**What you should do:**
Write out the stretch of rows from the line containing "Can we say green" through the end of the rows, word for word. Leave the pictures out.

[Stored items]

## START

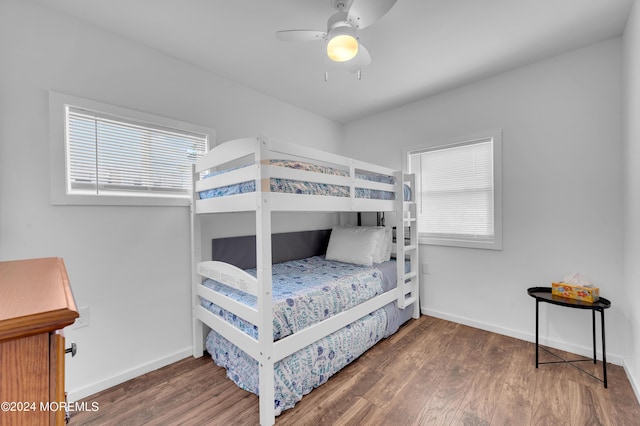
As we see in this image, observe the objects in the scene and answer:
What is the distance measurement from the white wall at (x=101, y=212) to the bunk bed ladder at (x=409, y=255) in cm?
177

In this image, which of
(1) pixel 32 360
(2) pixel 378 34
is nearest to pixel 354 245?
(2) pixel 378 34

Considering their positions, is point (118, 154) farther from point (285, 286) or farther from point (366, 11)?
point (366, 11)

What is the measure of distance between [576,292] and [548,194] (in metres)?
0.84

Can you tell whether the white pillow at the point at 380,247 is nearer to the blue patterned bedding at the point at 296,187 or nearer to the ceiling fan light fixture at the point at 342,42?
the blue patterned bedding at the point at 296,187

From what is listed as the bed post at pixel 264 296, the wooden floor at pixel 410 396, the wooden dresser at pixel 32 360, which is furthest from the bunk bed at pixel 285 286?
the wooden dresser at pixel 32 360

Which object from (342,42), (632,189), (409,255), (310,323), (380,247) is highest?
(342,42)

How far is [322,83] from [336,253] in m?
1.81

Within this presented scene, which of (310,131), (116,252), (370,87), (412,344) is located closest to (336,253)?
(412,344)

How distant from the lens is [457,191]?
2.98 m

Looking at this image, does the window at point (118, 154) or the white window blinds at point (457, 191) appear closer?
the window at point (118, 154)

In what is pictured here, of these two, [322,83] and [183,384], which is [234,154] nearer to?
[322,83]

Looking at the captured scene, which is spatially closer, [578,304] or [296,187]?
[296,187]

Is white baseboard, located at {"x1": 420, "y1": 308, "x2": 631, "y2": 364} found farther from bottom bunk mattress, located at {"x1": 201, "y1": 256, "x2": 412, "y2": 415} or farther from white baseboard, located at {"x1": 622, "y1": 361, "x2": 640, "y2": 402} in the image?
bottom bunk mattress, located at {"x1": 201, "y1": 256, "x2": 412, "y2": 415}

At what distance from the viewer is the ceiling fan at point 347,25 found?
4.63 ft
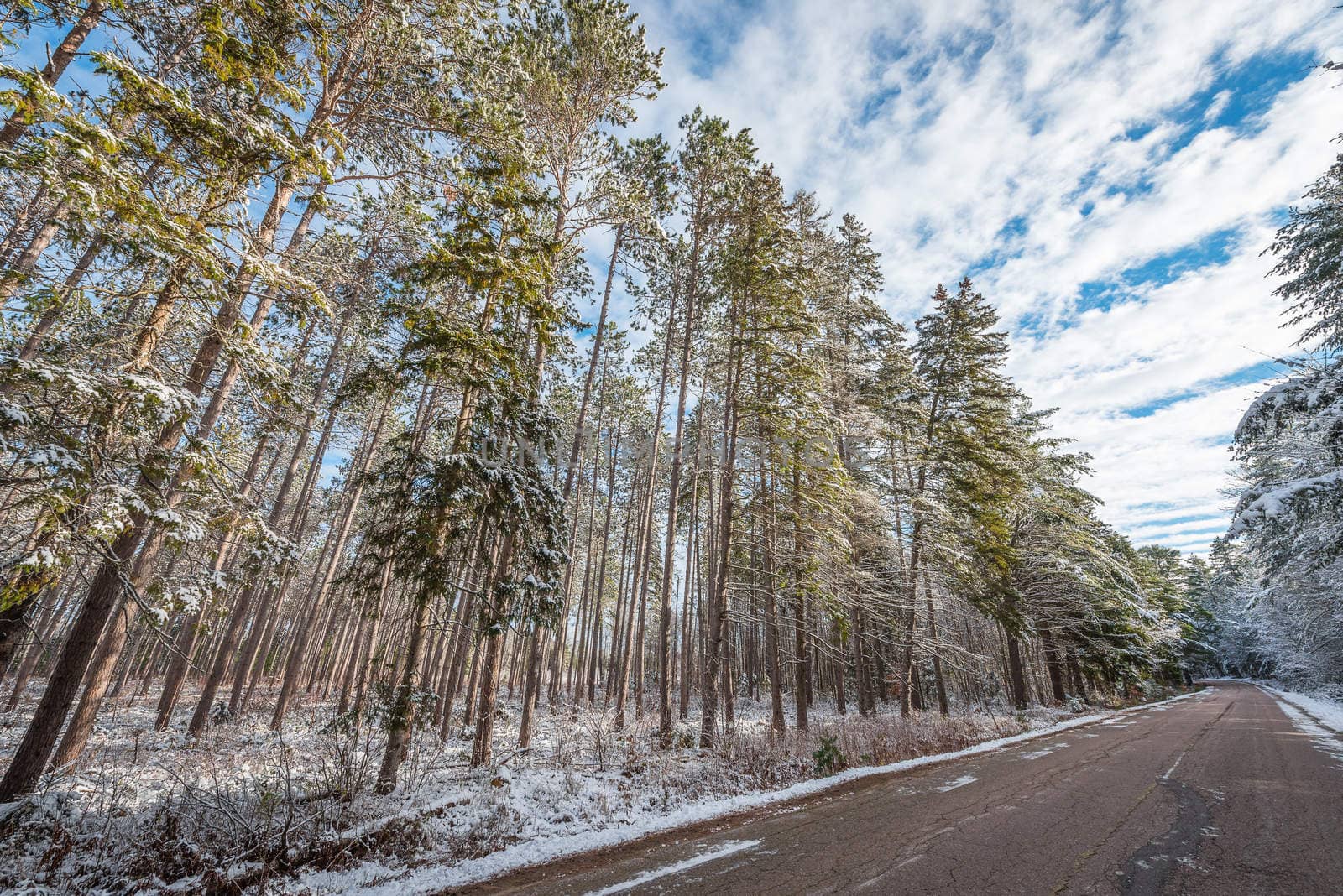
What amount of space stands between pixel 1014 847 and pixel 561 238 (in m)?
13.3

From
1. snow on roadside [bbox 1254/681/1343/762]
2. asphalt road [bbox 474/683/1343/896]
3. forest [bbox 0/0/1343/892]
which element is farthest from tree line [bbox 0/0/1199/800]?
snow on roadside [bbox 1254/681/1343/762]

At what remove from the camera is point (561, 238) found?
1205 centimetres

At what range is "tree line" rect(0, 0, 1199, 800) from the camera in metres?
5.02

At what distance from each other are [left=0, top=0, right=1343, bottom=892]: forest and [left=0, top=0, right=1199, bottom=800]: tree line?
0.31 feet

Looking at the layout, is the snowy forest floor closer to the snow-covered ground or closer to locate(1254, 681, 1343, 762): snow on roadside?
the snow-covered ground

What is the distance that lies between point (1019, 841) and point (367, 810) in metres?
7.01

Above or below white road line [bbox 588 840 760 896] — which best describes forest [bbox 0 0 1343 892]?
above

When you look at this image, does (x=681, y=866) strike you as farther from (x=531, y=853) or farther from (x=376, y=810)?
(x=376, y=810)

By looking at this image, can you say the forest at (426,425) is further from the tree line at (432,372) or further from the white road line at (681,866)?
the white road line at (681,866)

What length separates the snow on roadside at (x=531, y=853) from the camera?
4246 mm

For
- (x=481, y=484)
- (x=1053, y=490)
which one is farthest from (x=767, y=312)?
(x=1053, y=490)

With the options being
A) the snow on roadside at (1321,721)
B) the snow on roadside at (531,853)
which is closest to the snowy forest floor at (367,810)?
the snow on roadside at (531,853)

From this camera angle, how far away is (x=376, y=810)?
5500 millimetres

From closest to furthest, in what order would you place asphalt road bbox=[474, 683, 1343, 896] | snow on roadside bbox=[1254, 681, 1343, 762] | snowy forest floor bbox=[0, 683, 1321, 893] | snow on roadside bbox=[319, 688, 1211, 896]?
asphalt road bbox=[474, 683, 1343, 896]
snow on roadside bbox=[319, 688, 1211, 896]
snowy forest floor bbox=[0, 683, 1321, 893]
snow on roadside bbox=[1254, 681, 1343, 762]
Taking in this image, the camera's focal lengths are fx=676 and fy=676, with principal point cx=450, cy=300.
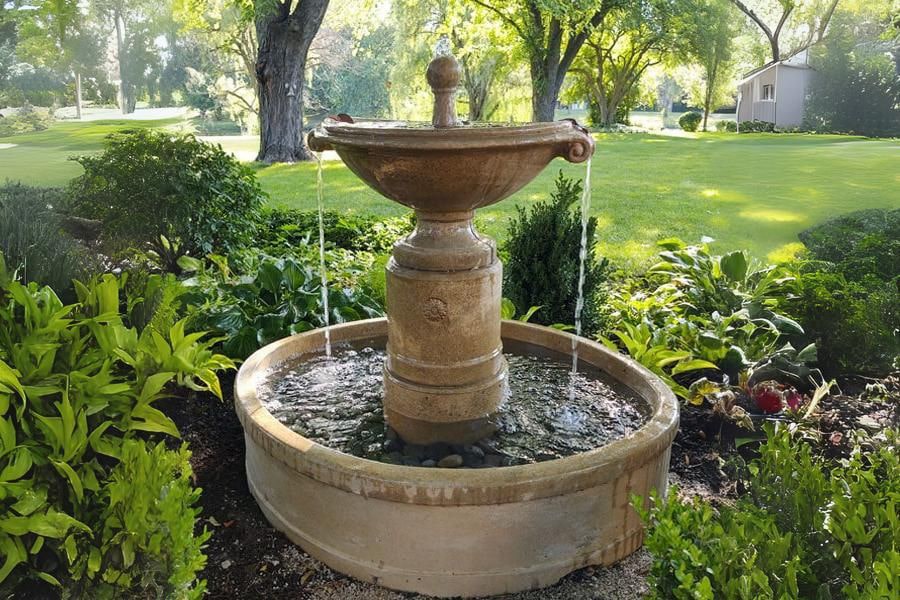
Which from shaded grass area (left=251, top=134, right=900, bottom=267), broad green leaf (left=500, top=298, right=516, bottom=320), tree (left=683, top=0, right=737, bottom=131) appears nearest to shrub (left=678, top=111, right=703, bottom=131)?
tree (left=683, top=0, right=737, bottom=131)

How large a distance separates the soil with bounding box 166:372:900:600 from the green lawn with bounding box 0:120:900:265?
325cm

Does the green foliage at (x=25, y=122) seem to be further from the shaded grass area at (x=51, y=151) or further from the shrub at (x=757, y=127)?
the shrub at (x=757, y=127)

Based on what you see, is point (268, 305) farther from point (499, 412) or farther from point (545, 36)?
point (545, 36)

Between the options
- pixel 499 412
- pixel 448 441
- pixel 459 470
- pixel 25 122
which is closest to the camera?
pixel 459 470

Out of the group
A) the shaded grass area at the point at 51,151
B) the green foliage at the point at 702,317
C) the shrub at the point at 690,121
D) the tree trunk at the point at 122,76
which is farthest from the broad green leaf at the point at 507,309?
the shrub at the point at 690,121

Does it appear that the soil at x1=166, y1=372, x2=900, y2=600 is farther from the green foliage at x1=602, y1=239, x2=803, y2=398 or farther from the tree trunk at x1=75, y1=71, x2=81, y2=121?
the tree trunk at x1=75, y1=71, x2=81, y2=121

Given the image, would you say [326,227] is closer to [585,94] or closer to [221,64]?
[221,64]

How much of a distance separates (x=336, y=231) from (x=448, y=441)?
16.5 ft

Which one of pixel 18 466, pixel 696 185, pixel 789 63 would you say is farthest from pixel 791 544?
pixel 696 185

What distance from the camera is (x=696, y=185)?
34.6 feet

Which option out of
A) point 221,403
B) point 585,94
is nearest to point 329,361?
point 221,403

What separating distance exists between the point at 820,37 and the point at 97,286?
23.3 ft

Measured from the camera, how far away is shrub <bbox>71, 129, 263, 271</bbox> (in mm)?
5730

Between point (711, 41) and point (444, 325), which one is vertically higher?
point (711, 41)
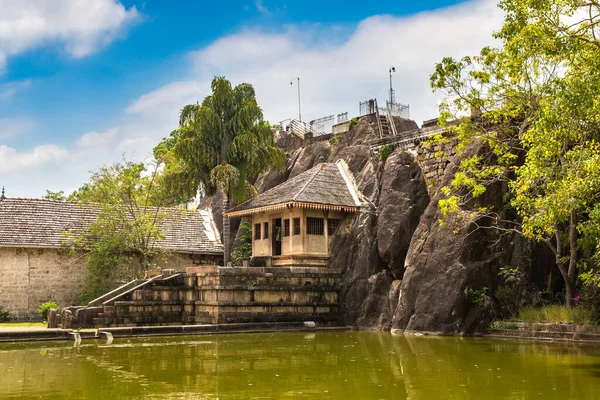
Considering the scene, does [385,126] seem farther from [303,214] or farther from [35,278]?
[35,278]

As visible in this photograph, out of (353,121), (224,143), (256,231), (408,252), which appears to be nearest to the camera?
(408,252)

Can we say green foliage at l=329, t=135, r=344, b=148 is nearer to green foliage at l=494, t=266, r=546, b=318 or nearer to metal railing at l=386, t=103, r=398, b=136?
metal railing at l=386, t=103, r=398, b=136

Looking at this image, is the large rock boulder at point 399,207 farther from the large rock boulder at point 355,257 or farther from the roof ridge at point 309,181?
the roof ridge at point 309,181

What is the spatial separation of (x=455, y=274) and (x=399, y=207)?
5.39 metres

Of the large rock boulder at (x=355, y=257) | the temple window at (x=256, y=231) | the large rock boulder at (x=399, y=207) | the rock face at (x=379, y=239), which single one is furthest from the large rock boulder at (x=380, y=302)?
the temple window at (x=256, y=231)

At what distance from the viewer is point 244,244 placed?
115ft

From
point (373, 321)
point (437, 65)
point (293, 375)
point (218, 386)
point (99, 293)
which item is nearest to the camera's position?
point (218, 386)

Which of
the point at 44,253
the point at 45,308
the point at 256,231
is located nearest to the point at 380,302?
the point at 256,231

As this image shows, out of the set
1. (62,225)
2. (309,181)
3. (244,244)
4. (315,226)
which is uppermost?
(309,181)

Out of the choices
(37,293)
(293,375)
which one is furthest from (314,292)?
(293,375)

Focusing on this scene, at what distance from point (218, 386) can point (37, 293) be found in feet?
69.6

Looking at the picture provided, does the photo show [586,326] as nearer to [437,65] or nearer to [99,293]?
[437,65]

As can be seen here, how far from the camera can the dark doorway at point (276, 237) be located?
31516 millimetres

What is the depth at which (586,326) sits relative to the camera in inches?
780
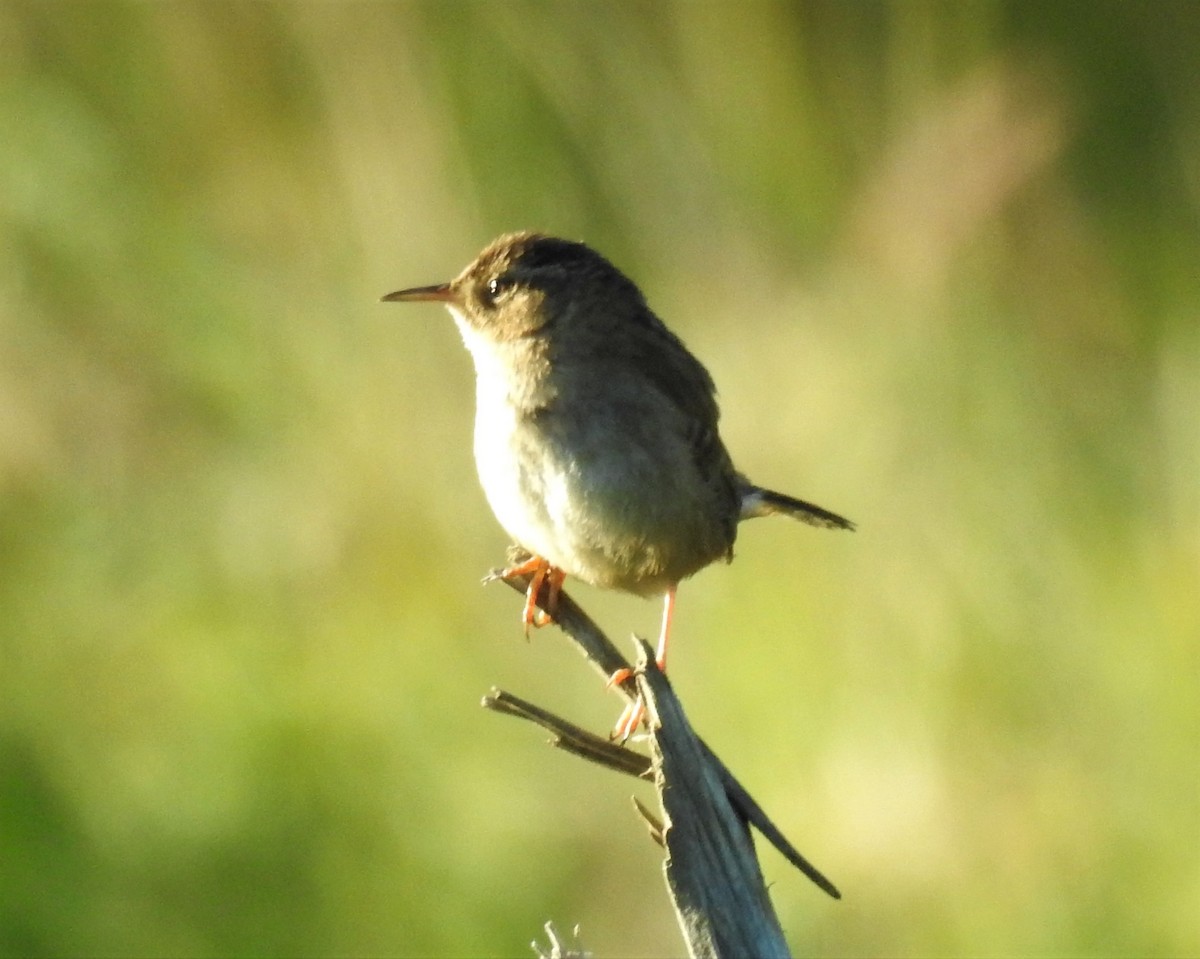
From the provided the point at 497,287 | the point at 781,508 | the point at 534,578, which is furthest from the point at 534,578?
the point at 781,508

## END

**Answer to this task:**
Can we say green foliage at l=329, t=135, r=344, b=148 is nearer to green foliage at l=494, t=266, r=546, b=318 or nearer to metal railing at l=386, t=103, r=398, b=136?
metal railing at l=386, t=103, r=398, b=136

Looking at this image, is the large rock boulder at point 399,207 farther from the large rock boulder at point 355,257 or farther from the roof ridge at point 309,181?
the roof ridge at point 309,181

What is the spatial separation of (x=455, y=274) and (x=399, y=207)?
5.39 metres

Of the large rock boulder at (x=355, y=257) | the temple window at (x=256, y=231) | the large rock boulder at (x=399, y=207) | the rock face at (x=379, y=239), which single one is furthest from the large rock boulder at (x=380, y=302)?
the temple window at (x=256, y=231)

At what distance from the viewer is point 244,244 placed?
115ft

From
point (373, 321)
point (437, 65)
point (293, 375)
point (218, 386)
point (99, 293)
which item is nearest to the camera's position?
point (218, 386)

Which of
the point at 44,253
the point at 45,308
the point at 256,231
is located nearest to the point at 380,302?
the point at 256,231

As this image shows, out of the set
1. (62,225)
2. (309,181)
3. (244,244)
4. (315,226)
which is uppermost?
(309,181)

Out of the choices
(37,293)
(293,375)
which one is furthest from (314,292)?
(293,375)

Focusing on this scene, at what distance from point (218, 386) can point (37, 293) be found in feet?
69.6

Looking at the picture provided, does the photo show [586,326] as nearer to [437,65] or nearer to [99,293]?
[437,65]

As can be seen here, how far from the camera can the dark doorway at point (276, 237) be located?
31516 millimetres

What is the depth at which (586,326) sits relative to the camera in inches?
780
From the provided the point at 497,287 | the point at 781,508 | the point at 534,578, which is furthest from the point at 534,578?
the point at 781,508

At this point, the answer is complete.